İnternet, teknik anlamda, birçok bilgisayarın birbirine bağlı olduğu ve dünya çapında yaygın sürekli büyüyen bir iletişim ağıdır. İnternet, merkezi olmayan bir ağ üzerinden iletişimin sağlanmasıdır. Bilgi transferinin sağlanması amacıyla kara yoluna benzeyen bir iletişim ağı şeklinde kurulmuştur. Bağlantı hatlarından birinin zarar görmesi durumunda dahi iletişim kesintiye uğramaz ve bilgi bir başka hattan bilgisayara aktarılır (Bozca, 2014).

Fikri mülkiyet, bir gerçek ya da tüzel kişiye ait fikir ürünüdür, eser sahibi kişiler ya da kuruluşlar eserlerini serbestçe paylaşmayı ya da kullanımlarını belirli şekilde kontrol etmeyi tercih edebilir (Bozca, 2014). Fikir ve Sanat Eserleri Kanunu’na göre, eser, “Sahibinin hususiyetini taşıyan ve ilim ve edebiyat, musiki, güzel sanatlar veya sinema eserleri olarak sayılan her nevi fikir ve sanat mahsulleridir.

 1.2. Eserin Fikri Hukukta Korunması

Eser, onu yapanın özelliklerini barındıran ve onun fikri çalışması olan üründür. Fikri mülkiyet hukukunda bir eserin korunması için onun eser niteliğine sahip olması gerekir. Fikri ürünlerin eser kabul edilmeleri için maddi ve şekli şartları barındırması gerekir. Maddi şart, sahibinin özelliklerini taşıması ve onu yansıtmasıdır. Ayrıca eserin fiziki özellik olarak somutlaşması gerekir. Şekli şart ise, gerekli değildir.  Yani eserim korunması için herhangi bir yere tescil edilmesine gerek yoktur (Bozca, 2014).

1.3. Eser Sahipliğinden Doğan Haklar

Fikir ve Sanat Eserleri Kanunu’nda esre sahipliğinden doğan haklar sayılmıştır. Eserlerin üzerinde sahiplerinin mali ve manevi hakları vardır. Kanuna göre, eser sahibinin hak ve yetkilerin eserin parçalarını ve tümünü kapsar. Eser üzerindeki manevi haklar, umuma arz edilip edilmemesine karar verme hakkı, eserin adının belirtilmesine karar verme yetkisi, eserde değişiklik yapılmasını men etme yetkisi, eser sahibinin zilyet ve malike karşı haklarıdır. Bu hakları kullanma yetkisi eser sahibine aittir. Eser üzerindeki mali haklar için, henüz topluma sunulmamış bir eserden her ne tarzda olursa olsun faydalanma hakkı eser sahibine aittir. Alenileşmiş bir eserden eser sahibine münhasıran tanınan faydalanma hakkı, kanunun belirlediği ölçüdedir. Kanun bu hakları sınırlı sayıda saymıştır. Mali haklardan birinin kullanılması diğerinin kullanılması için engel oluşturmayacaktır. Mali haklar, eseri işleme hakkı, eseri çoğaltma hakkı, eseri yayma hakkı, temsil hakkı ve işaret, ses ve/veya görüntü nakline yarayan araçlarla umuma iletim hakkıdır (Bozca, 2014).

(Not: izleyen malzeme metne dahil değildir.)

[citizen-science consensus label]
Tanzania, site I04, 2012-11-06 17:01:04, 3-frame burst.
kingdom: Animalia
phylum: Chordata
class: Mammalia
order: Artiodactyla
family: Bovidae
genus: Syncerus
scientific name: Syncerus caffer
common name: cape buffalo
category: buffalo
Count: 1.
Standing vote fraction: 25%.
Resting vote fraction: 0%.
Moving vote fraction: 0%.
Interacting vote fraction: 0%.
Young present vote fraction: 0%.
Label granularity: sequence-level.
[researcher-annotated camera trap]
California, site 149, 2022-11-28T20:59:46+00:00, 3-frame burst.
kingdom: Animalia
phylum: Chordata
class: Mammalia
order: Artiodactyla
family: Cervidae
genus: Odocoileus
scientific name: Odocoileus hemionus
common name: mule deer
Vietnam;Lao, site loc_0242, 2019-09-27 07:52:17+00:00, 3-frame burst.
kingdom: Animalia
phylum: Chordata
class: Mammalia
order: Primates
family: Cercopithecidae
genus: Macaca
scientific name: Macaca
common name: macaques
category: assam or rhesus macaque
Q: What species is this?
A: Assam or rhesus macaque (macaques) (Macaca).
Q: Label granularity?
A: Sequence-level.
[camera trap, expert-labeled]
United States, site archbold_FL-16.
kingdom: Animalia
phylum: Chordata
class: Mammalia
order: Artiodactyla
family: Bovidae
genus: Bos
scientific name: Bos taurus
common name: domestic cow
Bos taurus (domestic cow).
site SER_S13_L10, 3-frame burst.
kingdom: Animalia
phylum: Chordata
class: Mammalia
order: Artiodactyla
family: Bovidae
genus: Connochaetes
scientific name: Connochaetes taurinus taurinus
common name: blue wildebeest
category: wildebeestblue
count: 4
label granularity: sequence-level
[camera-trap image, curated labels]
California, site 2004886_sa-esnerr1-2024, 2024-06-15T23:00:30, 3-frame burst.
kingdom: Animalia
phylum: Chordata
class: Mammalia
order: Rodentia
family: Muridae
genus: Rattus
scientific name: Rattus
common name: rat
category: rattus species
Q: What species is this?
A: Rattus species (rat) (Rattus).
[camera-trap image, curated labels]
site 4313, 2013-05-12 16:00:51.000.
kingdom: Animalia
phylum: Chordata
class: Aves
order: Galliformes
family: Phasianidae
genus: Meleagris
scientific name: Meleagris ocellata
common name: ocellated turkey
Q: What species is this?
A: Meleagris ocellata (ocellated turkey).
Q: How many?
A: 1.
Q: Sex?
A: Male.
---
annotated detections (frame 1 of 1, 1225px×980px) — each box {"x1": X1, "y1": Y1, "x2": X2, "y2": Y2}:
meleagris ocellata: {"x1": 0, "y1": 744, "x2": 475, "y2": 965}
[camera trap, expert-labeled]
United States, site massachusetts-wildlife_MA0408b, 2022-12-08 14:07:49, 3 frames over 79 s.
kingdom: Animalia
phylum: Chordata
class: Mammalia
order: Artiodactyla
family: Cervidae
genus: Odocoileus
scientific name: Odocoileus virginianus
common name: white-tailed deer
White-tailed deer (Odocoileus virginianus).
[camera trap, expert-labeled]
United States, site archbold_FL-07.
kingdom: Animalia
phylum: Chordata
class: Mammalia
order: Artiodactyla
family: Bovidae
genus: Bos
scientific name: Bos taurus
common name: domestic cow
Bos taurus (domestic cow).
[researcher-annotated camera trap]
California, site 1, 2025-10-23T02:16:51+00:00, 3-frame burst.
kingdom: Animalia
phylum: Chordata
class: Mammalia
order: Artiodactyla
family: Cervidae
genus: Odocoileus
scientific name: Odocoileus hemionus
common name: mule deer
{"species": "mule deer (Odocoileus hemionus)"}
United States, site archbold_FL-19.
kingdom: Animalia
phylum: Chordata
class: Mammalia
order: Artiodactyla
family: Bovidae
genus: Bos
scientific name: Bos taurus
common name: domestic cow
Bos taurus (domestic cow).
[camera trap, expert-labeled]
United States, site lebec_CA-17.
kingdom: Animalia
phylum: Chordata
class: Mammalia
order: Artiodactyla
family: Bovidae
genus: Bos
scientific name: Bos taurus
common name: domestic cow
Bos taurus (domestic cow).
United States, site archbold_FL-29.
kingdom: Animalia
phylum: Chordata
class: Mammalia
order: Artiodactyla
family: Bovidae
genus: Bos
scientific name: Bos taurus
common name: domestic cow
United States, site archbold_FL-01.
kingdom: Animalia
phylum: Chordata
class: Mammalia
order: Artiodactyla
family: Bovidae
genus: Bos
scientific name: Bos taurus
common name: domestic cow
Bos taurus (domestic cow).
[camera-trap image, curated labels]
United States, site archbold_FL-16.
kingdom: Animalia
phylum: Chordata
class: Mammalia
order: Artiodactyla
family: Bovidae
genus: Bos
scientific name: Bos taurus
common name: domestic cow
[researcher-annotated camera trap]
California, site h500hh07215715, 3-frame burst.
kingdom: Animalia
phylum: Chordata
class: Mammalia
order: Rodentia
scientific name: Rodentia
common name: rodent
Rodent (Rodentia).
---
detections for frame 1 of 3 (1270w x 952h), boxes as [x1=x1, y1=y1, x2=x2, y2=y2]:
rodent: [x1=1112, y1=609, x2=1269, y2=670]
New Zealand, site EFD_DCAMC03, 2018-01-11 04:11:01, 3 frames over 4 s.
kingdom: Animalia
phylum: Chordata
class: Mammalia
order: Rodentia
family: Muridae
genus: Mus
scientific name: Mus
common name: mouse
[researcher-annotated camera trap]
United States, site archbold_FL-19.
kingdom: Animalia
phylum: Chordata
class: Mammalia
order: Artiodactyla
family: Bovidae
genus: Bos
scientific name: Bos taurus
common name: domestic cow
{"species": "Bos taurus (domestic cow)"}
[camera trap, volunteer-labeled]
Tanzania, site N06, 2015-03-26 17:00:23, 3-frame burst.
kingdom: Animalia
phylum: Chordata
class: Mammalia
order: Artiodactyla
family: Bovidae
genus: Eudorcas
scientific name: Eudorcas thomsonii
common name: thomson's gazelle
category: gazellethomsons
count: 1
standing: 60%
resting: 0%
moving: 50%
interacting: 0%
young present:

  1. İnternette Gerçekleşen Fikri Hak İhlalleri

İnternetin sosyal ve iş hayatımızda hızla yaygınlaşmasından dolayı fikri hak ihlalleri de internet üzerinden işlenmeye başlamıştır. Çalışmanın bu bölümünde fikri hak ihlal şekilleri incelenecektir. Ardından internet üzerinde müzik değilim programları ve bunun ortaya çıkardığı problemler üzerinde durulacaktır.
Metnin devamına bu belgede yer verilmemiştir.